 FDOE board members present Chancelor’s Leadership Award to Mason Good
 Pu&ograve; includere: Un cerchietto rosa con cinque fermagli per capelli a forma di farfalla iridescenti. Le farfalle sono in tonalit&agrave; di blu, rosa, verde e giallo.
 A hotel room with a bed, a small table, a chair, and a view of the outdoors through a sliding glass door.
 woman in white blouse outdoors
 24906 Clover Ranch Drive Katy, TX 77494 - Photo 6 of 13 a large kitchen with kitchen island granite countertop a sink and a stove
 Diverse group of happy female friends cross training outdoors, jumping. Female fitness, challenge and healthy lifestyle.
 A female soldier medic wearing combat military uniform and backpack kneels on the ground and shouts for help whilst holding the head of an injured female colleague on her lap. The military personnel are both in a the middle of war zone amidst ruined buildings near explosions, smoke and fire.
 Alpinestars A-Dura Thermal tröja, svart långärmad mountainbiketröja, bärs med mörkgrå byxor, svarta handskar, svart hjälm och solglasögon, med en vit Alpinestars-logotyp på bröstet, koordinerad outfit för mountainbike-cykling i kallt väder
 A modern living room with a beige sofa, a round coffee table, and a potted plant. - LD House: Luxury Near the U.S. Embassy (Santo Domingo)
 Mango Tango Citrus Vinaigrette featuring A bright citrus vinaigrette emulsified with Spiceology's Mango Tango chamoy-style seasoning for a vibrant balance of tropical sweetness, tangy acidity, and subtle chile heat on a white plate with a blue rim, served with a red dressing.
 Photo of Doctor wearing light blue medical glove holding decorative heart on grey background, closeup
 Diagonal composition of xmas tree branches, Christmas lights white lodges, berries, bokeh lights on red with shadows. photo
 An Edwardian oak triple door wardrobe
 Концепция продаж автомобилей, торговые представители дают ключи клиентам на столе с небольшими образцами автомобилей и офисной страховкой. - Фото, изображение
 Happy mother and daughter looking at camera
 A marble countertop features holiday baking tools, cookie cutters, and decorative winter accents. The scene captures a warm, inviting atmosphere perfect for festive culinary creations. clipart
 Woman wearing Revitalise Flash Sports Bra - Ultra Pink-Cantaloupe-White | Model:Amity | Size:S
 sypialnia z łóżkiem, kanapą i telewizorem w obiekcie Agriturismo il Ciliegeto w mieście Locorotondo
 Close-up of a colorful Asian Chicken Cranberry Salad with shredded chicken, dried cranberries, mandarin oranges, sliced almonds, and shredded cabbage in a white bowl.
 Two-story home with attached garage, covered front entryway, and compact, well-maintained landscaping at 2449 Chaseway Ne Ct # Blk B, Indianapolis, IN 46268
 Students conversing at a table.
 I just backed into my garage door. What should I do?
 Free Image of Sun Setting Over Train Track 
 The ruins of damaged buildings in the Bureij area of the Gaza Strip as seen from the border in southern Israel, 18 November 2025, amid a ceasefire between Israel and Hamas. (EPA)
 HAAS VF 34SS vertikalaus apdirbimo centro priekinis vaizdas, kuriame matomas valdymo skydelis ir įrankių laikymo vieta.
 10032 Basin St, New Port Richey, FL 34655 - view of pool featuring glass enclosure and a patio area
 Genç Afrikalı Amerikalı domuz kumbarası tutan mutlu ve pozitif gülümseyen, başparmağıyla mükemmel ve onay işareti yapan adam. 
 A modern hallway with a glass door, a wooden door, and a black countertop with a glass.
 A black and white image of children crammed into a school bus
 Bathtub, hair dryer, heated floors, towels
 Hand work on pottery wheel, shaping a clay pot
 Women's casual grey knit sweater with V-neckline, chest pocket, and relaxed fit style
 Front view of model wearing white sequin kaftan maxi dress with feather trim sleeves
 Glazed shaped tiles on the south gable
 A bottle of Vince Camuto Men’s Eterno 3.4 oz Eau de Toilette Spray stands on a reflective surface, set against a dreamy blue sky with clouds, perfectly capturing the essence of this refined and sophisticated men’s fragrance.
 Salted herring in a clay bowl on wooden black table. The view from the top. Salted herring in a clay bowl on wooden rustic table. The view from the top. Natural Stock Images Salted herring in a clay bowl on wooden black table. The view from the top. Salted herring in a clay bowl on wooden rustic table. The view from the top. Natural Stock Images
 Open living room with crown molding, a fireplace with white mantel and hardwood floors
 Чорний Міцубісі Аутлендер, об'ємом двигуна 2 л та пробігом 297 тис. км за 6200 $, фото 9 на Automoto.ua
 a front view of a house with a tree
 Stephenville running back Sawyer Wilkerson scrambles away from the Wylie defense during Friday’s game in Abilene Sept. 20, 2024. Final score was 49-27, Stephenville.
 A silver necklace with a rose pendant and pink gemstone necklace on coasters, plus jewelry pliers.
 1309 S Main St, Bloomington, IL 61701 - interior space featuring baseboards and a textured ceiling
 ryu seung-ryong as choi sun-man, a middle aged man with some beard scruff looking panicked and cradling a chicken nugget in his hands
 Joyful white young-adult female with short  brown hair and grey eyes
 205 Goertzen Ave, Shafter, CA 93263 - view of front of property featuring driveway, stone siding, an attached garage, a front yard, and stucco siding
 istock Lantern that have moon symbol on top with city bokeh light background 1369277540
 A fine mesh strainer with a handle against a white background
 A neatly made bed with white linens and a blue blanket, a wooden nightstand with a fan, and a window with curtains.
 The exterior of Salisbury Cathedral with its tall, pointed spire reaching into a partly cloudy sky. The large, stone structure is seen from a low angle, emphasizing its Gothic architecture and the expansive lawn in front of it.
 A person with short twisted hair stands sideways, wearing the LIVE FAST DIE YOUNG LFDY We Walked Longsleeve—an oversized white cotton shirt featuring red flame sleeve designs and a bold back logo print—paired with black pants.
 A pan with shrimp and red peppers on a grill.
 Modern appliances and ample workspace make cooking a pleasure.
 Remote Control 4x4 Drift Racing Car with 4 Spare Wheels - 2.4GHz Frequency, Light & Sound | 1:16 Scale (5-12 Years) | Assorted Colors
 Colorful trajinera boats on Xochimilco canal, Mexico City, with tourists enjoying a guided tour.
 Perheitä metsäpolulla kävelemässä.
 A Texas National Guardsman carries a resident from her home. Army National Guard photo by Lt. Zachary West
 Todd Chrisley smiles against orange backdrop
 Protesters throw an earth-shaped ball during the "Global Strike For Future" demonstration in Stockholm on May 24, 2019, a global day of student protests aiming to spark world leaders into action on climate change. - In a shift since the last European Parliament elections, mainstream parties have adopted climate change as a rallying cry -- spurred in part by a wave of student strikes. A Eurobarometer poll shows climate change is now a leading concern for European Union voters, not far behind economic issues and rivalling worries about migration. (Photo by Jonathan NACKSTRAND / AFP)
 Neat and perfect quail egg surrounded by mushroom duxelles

### [Activity]
After reading the material above, repeat all of it exactly.

### [Exercise answer]
 FDOE board members present Chancelor’s Leadership Award to Mason Good
 Pu&ograve; includere: Un cerchietto rosa con cinque fermagli per capelli a forma di farfalla iridescenti. Le farfalle sono in tonalit&agrave; di blu, rosa, verde e giallo.
 A hotel room with a bed, a small table, a chair, and a view of the outdoors through a sliding glass door.
 woman in white blouse outdoors
 24906 Clover Ranch Drive Katy, TX 77494 - Photo 6 of 13 a large kitchen with kitchen island granite countertop a sink and a stove
 Diverse group of happy female friends cross training outdoors, jumping. Female fitness, challenge and healthy lifestyle.
 A female soldier medic wearing combat military uniform and backpack kneels on the ground and shouts for help whilst holding the head of an injured female colleague on her lap. The military personnel are both in a the middle of war zone amidst ruined buildings near explosions, smoke and fire.
 Alpinestars A-Dura Thermal tröja, svart långärmad mountainbiketröja, bärs med mörkgrå byxor, svarta handskar, svart hjälm och solglasögon, med en vit Alpinestars-logotyp på bröstet, koordinerad outfit för mountainbike-cykling i kallt väder
 A modern living room with a beige sofa, a round coffee table, and a potted plant. - LD House: Luxury Near the U.S. Embassy (Santo Domingo)
 Mango Tango Citrus Vinaigrette featuring A bright citrus vinaigrette emulsified with Spiceology's Mango Tango chamoy-style seasoning for a vibrant balance of tropical sweetness, tangy acidity, and subtle chile heat on a white plate with a blue rim, served with a red dressing.
 Photo of Doctor wearing light blue medical glove holding decorative heart on grey background, closeup
 Diagonal composition of xmas tree branches, Christmas lights white lodges, berries, bokeh lights on red with shadows. photo
 An Edwardian oak triple door wardrobe
 Концепция продаж автомобилей, торговые представители дают ключи клиентам на столе с небольшими образцами автомобилей и офисной страховкой. - Фото, изображение
 Happy mother and daughter looking at camera
 A marble countertop features holiday baking tools, cookie cutters, and decorative winter accents. The scene captures a warm, inviting atmosphere perfect for festive culinary creations. clipart
 Woman wearing Revitalise Flash Sports Bra - Ultra Pink-Cantaloupe-White | Model:Amity | Size:S
 sypialnia z łóżkiem, kanapą i telewizorem w obiekcie Agriturismo il Ciliegeto w mieście Locorotondo
 Close-up of a colorful Asian Chicken Cranberry Salad with shredded chicken, dried cranberries, mandarin oranges, sliced almonds, and shredded cabbage in a white bowl.
 Two-story home with attached garage, covered front entryway, and compact, well-maintained landscaping at 2449 Chaseway Ne Ct # Blk B, Indianapolis, IN 46268
 Students conversing at a table.
 I just backed into my garage door. What should I do?
 Free Image of Sun Setting Over Train Track 
 The ruins of damaged buildings in the Bureij area of the Gaza Strip as seen from the border in southern Israel, 18 November 2025, amid a ceasefire between Israel and Hamas. (EPA)
 HAAS VF 34SS vertikalaus apdirbimo centro priekinis vaizdas, kuriame matomas valdymo skydelis ir įrankių laikymo vieta.
 10032 Basin St, New Port Richey, FL 34655 - view of pool featuring glass enclosure and a patio area
 Genç Afrikalı Amerikalı domuz kumbarası tutan mutlu ve pozitif gülümseyen, başparmağıyla mükemmel ve onay işareti yapan adam. 
 A modern hallway with a glass door, a wooden door, and a black countertop with a glass.
 A black and white image of children crammed into a school bus
 Bathtub, hair dryer, heated floors, towels
 Hand work on pottery wheel, shaping a clay pot
 Women's casual grey knit sweater with V-neckline, chest pocket, and relaxed fit style
 Front view of model wearing white sequin kaftan maxi dress with feather trim sleeves
 Glazed shaped tiles on the south gable
 A bottle of Vince Camuto Men’s Eterno 3.4 oz Eau de Toilette Spray stands on a reflective surface, set against a dreamy blue sky with clouds, perfectly capturing the essence of this refined and sophisticated men’s fragrance.
 Salted herring in a clay bowl on wooden black table. The view from the top. Salted herring in a clay bowl on wooden rustic table. The view from the top. Natural Stock Images Salted herring in a clay bowl on wooden black table. The view from the top. Salted herring in a clay bowl on wooden rustic table. The view from the top. Natural Stock Images
 Open living room with crown molding, a fireplace with white mantel and hardwood floors
 Чорний Міцубісі Аутлендер, об'ємом двигуна 2 л та пробігом 297 тис. км за 6200 $, фото 9 на Automoto.ua
 a front view of a house with a tree
 Stephenville running back Sawyer Wilkerson scrambles away from the Wylie defense during Friday’s game in Abilene Sept. 20, 2024. Final score was 49-27, Stephenville.
 A silver necklace with a rose pendant and pink gemstone necklace on coasters, plus jewelry pliers.
 1309 S Main St, Bloomington, IL 61701 - interior space featuring baseboards and a textured ceiling
 ryu seung-ryong as choi sun-man, a middle aged man with some beard scruff looking panicked and cradling a chicken nugget in his hands
 Joyful white young-adult female with short  brown hair and grey eyes
 205 Goertzen Ave, Shafter, CA 93263 - view of front of property featuring driveway, stone siding, an attached garage, a front yard, and stucco siding
 istock Lantern that have moon symbol on top with city bokeh light background 1369277540
 A fine mesh strainer with a handle against a white background
 A neatly made bed with white linens and a blue blanket, a wooden nightstand with a fan, and a window with curtains.
 The exterior of Salisbury Cathedral with its tall, pointed spire reaching into a partly cloudy sky. The large, stone structure is seen from a low angle, emphasizing its Gothic architecture and the expansive lawn in front of it.
 A person with short twisted hair stands sideways, wearing the LIVE FAST DIE YOUNG LFDY We Walked Longsleeve—an oversized white cotton shirt featuring red flame sleeve designs and a bold back logo print—paired with black pants.
 A pan with shrimp and red peppers on a grill.
 Modern appliances and ample workspace make cooking a pleasure.
 Remote Control 4x4 Drift Racing Car with 4 Spare Wheels - 2.4GHz Frequency, Light & Sound | 1:16 Scale (5-12 Years) | Assorted Colors
 Colorful trajinera boats on Xochimilco canal, Mexico City, with tourists enjoying a guided tour.
 Perheitä metsäpolulla kävelemässä.
 A Texas National Guardsman carries a resident from her home. Army National Guard photo by Lt. Zachary West
 Todd Chrisley smiles against orange backdrop
 Protesters throw an earth-shaped ball during the "Global Strike For Future" demonstration in Stockholm on May 24, 2019, a global day of student protests aiming to spark world leaders into action on climate change. - In a shift since the last European Parliament elections, mainstream parties have adopted climate change as a rallying cry -- spurred in part by a wave of student strikes. A Eurobarometer poll shows climate change is now a leading concern for European Union voters, not far behind economic issues and rivalling worries about migration. (Photo by Jonathan NACKSTRAND / AFP)
 Neat and perfect quail egg surrounded by mushroom duxelles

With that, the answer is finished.